Extrait du texte -
Pub­lié chez un nou­v­el édi­teur (créé en 2013, Faï fioc ‑expres­sion occ­i­tane- est le nom d’un quarti­er de Mar­ve­jols  en Lozère, où l’an­i­ma­teur de cette mai­son d’édi­tons organ­ise chaque année des rési­dences d’écri­t­ure et une semaine de la poésie; lit­térale­ment, Faï fioc sig­ni­fie “il fait feu”), ce recueil est com­posé de qua­tre suites dont trois con­stituent un ensem­ble qui donne son titre à ce nou­veau livre de Pierre Dhain­aut, Pro­grès d’une éclair­cie.  L’o­rig­i­nal­ité de celui-ci est la pro­gres­sion qui con­duit d’une vision inquiète du réel inti­t­ulée IRM à une célébra­tion apaisée du print­emps inti­t­ulée Largess­es de l’air. Déjà, l’a­vant-dernière suite, L’Ère d’avril, était un chant à la gloire du renou­veau et se ter­mi­nait par ces vers : “«Avril», nous répé­tons «avril», / demain le poème / pro­gressera comme aujour­d’hui”. La ten­ta­tion serait forte de lire cet ouvrage comme un retour de l’e­spoir après un pas­sage som­bre. Mais avec Pierre Dhain­aut, la poésie est beau­coup plus com­plexe, toute en nuances…

    Si la poésie de Pierre Dhain­aut est très libre à la fois quant à la forme mais aus­si en ce qui con­cerne le ton et l’ap­proche du réel, les con­traintes ne sont pas absentes. La pre­mière suite, IRM, est com­posée de six poèmes de dix vers. La deux­ième, Syl­labaire, de dix poèmes de deux quin­tils plus un quin­til final, la troisième, L’Ère d’avril, de huit poèmes de trois ter­cets et d’un poème de deux ter­cets tan­dis que la qua­trième, Largess­es de l’air, est com­posée de neuf poèmes de deux qua­trains. Tous ces vers ne sont comp­tés, ni rimés… La con­trainte est là pour éviter tout épanche­ment incon­trôlé. L’u­nité de chaque suite est telle que le lecteur peut se deman­der s’il ne s’ag­it pas, à chaque fois, d’un seul long poème. Mais si la poésie est l’art d’aller à la ligne, c’est aus­si l’art de chang­er de page pour sig­ni­fi­er la fin du poème… Et l’u­nité de chaque page n’en est ici que plus évidente.

Consigne - D'après l'extrait, comment est composée la suite Largesses de l'air ?

Données fournies -
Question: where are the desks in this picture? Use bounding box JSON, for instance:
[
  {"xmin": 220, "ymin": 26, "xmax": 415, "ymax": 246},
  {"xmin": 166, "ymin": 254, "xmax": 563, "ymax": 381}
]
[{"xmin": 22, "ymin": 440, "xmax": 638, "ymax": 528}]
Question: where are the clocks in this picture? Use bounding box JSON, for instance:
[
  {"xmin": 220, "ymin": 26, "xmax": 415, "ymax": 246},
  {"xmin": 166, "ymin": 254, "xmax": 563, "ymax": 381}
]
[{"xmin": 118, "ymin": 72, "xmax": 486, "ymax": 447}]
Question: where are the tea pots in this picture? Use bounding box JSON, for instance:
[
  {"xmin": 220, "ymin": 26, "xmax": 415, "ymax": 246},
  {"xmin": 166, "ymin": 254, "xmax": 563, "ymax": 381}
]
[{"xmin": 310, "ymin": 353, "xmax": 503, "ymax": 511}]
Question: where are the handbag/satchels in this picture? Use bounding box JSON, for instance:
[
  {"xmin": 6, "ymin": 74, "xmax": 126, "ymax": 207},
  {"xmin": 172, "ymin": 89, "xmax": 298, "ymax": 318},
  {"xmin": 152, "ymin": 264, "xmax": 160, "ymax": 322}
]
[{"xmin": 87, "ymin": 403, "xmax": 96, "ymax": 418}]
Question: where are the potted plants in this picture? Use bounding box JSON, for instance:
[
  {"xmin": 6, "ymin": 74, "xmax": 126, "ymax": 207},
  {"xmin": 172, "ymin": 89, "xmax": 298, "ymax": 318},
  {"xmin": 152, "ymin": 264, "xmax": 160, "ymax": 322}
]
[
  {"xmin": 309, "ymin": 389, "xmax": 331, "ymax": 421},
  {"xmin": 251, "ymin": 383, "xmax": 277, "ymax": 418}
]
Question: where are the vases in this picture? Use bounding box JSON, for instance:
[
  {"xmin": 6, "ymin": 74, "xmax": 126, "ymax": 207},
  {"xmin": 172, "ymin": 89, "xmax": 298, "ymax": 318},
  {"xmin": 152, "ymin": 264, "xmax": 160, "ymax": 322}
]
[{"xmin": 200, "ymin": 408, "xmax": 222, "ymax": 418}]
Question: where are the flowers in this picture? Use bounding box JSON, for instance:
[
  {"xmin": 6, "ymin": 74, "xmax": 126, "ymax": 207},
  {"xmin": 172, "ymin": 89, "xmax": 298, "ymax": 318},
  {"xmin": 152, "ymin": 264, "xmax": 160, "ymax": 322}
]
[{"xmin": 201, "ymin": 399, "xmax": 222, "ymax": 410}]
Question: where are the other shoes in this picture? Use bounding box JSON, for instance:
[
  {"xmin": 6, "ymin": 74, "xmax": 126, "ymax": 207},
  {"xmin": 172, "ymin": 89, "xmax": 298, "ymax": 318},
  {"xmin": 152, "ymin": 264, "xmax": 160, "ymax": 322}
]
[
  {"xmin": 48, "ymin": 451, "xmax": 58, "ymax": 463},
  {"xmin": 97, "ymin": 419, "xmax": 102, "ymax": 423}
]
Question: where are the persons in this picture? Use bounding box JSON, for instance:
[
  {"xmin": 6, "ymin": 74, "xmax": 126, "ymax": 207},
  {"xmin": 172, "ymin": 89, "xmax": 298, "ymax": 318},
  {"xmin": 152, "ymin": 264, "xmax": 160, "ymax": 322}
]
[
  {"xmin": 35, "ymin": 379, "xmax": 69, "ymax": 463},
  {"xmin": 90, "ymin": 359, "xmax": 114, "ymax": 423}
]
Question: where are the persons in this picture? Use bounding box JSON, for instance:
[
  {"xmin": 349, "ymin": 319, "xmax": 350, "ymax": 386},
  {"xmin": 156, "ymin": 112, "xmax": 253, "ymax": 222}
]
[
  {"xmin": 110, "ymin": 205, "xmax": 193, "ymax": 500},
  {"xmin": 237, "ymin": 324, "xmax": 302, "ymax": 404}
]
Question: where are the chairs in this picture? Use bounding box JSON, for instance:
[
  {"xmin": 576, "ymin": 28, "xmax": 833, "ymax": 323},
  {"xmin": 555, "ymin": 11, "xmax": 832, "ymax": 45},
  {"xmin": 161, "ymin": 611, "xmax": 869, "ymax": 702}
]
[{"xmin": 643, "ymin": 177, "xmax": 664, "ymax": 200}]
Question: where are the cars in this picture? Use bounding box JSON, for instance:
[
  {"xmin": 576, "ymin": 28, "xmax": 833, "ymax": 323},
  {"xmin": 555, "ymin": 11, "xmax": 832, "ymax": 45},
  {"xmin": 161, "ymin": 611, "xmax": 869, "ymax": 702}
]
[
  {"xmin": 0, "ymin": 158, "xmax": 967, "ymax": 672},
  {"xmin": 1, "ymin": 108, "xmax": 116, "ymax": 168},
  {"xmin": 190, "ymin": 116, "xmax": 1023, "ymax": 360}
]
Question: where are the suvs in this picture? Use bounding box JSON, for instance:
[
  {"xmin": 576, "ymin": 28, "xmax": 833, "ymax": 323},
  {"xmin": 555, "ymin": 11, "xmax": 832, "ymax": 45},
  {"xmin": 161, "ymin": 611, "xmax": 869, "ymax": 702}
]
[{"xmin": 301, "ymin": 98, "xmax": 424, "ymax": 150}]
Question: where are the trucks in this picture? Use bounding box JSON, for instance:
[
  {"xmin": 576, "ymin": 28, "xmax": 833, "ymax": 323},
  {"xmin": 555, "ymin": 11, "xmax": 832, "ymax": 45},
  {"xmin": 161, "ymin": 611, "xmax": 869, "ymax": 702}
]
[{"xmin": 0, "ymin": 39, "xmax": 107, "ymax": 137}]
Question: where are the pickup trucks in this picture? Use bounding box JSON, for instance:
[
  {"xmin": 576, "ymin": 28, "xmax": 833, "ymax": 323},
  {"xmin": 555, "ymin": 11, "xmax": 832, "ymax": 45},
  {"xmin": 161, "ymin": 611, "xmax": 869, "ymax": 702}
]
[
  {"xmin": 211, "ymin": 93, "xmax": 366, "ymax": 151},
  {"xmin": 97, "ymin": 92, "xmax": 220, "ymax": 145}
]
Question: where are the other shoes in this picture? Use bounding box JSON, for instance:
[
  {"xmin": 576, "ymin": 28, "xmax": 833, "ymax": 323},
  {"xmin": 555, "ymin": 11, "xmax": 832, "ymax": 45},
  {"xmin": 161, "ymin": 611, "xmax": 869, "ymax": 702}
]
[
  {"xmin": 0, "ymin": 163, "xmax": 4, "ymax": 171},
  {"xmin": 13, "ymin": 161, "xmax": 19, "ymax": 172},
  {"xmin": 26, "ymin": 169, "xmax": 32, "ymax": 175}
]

Corrigé - Elle est composée de neuf poèmes de deux quatrains.